### Exercise data
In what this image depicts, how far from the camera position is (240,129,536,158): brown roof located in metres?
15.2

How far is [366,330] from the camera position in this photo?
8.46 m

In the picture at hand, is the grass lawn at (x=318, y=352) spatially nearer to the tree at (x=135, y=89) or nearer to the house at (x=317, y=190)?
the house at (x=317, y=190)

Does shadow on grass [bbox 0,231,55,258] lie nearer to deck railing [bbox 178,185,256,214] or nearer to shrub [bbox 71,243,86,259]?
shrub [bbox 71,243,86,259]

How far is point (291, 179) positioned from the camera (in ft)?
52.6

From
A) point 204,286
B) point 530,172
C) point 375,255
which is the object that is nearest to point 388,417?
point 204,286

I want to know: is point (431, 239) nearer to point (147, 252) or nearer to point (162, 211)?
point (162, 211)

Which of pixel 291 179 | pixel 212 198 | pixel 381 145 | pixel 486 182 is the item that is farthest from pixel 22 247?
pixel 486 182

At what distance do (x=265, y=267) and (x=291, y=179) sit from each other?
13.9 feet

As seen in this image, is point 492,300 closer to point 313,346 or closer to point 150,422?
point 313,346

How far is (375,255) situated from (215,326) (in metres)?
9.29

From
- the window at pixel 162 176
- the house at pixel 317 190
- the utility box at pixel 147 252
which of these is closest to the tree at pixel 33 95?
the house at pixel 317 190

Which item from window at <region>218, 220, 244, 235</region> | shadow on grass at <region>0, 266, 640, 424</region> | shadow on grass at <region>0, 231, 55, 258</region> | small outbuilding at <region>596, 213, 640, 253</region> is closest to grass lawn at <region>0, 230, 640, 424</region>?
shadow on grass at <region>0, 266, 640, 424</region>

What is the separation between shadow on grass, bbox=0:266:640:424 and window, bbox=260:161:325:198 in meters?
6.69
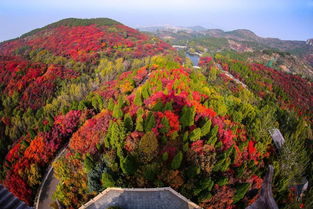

### Exercise objective
Put everything from the line containing "What is the" down to the end of the listing into a two-column CSV with the headers text and answer. Give one row for each text and its answer, with each value in a single quoted field, line breaks replaced by spaces, and the pictures omitted.

### Result of the task
text,answer
"What is the separation between shadow on grass, bbox=0:266:640:424 and window, bbox=260:161:325:198 in meters?","6.69"